# Yang Ditanyakan
• 1. Apakah pernyataan (a), (b), dan (c) berikut sesuai dengan teks bacaan tentang politik? Jawab ya atau tidak untuk masing-masing, lalu kutip kata-kata teks yang menentukan jawabannya. (a) Mahatma Gandhi menyebut politik yang tidak dilandasi prinsip dasar sebagai salah satu dosa sosial. (b) Machiavelli disebut sebagai politikus asal Spanyol. (c) Kaum Machiavellian memandang politik dan moralitas sebagai dua hal yang saling berkaitan erat.
• 2. Tuliskan ulang dengan tepat bagian teks bacaan tentang politik, mulai dari "MAHATMA Gandhi menyatakan" sampai "refleksi dan kontemplasi.".
==== Teks Bacaan
Oleh
Agni
Premadasas
Om
sam gacchadhvam sam vadadhvam
sam
vo manamsi janatam,
deva
bhagam yatha purve
samjananam
upasate
samani
va akutih samana hrdayani vah
samanam
astu vo mano yatha vah
susahasati
Rg
Veda X 191.2,4.
MAHATMA Gandhi menyatakan salah satu dosa sosial
yang menjadi penyebab merosotnya kualitas kehidupan masyarakat ialah
penyelenggaraan kehidupan politik tanpa dilandasi oleh prinsip dasar (politics without
principles). Kehidupan politik lebih banyak berisi permainan uang,
kata dan perebutan kuasa sebagai gejala infantilisme yang jauh dari dunia
pikir, refleksi dan kontemplasi.
A. Citra Politik
Pemikiran bahwa politik itu kotor,
akal-akalan, tipu muslihat, licik, serta kejam dalam mencapai suatu
tujuan, hingga kini masih dianut oleh sebagian orang. Politik dan tentu saja
para politikusnya, seringkali didentikkan dengan wilayah pragmatisme dan
oportunisme yang lebih mengutamakan kepentingan sendiri atau golongan dalam
merebut dan mempertahankan kekuasaan. Untuk mencapai tujuan itu dapat
dihalalkan segala cara.
Pandangan yang banyak diilhami oleh
pemikiran politikus asal Italia Nicollo Machiavelli ini,
beranggapan tujuan utama dalam berpolitik adalah mengamankan kekuasaan yang
sudah dipegang. Politik dan moralitas bagi kaum Machiavellian merupakan dua
bidang yang terpisah dan tidak ada hubungan satu dengan yang lain. Kekuasaan
bagi mereka bersifat sekuler yang tak memiliki kaitan dengan dunia spiritual.
========
==== Informasi yang Diberikan
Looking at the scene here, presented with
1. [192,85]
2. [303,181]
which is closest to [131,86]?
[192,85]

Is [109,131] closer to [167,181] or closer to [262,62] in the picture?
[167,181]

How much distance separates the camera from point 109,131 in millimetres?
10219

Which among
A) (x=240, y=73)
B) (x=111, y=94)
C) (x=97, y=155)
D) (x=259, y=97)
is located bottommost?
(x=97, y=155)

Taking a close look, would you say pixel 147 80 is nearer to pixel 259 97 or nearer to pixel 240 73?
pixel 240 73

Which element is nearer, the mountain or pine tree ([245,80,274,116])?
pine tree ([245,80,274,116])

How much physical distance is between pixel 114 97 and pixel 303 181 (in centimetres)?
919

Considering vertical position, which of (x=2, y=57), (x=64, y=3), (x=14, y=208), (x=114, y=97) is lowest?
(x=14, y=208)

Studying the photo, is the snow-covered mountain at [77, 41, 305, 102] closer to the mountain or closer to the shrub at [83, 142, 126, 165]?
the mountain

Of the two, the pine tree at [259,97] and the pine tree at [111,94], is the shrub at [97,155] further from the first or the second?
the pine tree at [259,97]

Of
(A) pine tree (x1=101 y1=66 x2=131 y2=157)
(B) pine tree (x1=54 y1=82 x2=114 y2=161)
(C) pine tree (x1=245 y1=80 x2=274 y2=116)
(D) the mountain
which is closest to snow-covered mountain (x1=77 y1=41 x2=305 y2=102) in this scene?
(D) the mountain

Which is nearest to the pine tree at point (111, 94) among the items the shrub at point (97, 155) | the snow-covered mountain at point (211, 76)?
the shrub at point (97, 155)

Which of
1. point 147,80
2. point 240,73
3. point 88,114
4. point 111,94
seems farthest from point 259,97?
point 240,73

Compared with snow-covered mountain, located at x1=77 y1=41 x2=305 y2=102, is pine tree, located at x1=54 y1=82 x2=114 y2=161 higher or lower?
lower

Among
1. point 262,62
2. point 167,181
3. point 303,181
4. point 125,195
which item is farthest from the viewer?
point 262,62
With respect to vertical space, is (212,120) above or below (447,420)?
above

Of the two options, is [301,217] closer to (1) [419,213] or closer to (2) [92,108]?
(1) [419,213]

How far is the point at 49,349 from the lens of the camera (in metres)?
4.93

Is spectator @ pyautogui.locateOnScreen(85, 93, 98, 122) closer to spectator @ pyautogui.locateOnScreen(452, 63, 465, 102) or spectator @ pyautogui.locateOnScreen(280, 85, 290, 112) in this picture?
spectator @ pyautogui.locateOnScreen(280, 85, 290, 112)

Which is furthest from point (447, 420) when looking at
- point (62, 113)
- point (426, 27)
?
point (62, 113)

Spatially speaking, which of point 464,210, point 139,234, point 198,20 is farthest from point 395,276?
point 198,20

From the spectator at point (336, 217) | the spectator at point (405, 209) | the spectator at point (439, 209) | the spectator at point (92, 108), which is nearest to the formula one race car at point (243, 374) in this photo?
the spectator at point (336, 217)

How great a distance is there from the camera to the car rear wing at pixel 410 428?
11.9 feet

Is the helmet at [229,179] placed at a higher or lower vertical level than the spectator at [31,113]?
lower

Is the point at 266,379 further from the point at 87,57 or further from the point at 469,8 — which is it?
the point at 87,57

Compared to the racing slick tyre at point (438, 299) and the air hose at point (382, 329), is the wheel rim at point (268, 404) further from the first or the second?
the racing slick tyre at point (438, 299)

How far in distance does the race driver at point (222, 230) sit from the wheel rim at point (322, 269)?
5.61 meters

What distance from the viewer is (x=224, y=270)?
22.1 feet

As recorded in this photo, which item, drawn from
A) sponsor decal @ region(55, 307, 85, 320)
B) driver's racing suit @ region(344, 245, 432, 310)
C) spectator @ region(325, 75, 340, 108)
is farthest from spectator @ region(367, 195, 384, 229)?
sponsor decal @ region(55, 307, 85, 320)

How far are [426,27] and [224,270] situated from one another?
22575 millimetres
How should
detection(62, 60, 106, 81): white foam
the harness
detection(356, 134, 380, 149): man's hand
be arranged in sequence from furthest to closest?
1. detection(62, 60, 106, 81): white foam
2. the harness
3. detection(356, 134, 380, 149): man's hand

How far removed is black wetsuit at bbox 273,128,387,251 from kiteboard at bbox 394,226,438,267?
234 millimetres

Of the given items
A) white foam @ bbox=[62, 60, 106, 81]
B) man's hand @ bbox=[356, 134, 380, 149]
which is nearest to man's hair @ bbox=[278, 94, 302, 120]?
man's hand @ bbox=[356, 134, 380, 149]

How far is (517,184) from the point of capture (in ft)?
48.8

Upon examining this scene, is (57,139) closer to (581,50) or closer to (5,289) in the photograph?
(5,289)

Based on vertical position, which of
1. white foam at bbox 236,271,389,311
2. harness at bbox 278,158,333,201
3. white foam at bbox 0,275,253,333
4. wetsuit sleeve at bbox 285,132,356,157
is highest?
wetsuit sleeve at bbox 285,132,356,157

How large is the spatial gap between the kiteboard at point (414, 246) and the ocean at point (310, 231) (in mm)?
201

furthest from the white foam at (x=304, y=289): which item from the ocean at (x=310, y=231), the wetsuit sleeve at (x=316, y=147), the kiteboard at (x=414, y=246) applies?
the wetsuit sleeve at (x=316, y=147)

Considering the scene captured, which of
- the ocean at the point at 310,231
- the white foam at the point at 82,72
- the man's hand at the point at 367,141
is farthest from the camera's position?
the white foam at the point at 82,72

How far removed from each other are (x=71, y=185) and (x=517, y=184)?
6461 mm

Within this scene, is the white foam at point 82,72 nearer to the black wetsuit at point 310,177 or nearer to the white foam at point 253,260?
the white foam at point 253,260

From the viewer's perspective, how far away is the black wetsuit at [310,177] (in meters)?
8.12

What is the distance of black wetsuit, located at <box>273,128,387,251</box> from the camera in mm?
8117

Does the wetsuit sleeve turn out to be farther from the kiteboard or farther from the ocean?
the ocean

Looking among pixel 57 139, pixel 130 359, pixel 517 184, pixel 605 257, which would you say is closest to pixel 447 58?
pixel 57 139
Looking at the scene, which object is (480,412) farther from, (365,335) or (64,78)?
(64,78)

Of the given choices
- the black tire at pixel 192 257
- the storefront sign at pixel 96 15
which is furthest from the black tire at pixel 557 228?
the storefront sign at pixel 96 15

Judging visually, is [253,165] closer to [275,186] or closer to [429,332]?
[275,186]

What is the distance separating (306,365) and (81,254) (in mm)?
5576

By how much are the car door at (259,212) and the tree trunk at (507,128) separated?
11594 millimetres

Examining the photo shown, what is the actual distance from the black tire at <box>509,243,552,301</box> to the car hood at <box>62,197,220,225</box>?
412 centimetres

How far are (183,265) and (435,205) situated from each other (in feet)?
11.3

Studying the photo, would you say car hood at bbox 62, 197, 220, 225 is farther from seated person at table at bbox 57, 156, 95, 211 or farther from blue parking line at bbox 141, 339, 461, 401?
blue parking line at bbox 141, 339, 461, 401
========
# Jawaban Latihan
• 1.
(a) Ya: "penyelenggaraan kehidupan politik tanpa dilandasi oleh prinsip dasar"
(b) Tidak: "pemikiran politikus asal Italia Nicollo Machiavelli ini"
(c) Tidak: "dua bidang yang terpisah dan tidak ada hubungan satu dengan yang lain"

• 2.
MAHATMA Gandhi menyatakan salah satu dosa sosial
yang menjadi penyebab merosotnya kualitas kehidupan masyarakat ialah
penyelenggaraan kehidupan politik tanpa dilandasi oleh prinsip dasar (politics without
principles). Kehidupan politik lebih banyak berisi permainan uang,
kata dan perebutan kuasa sebagai gejala infantilisme yang jauh dari dunia
pikir, refleksi dan kontemplasi.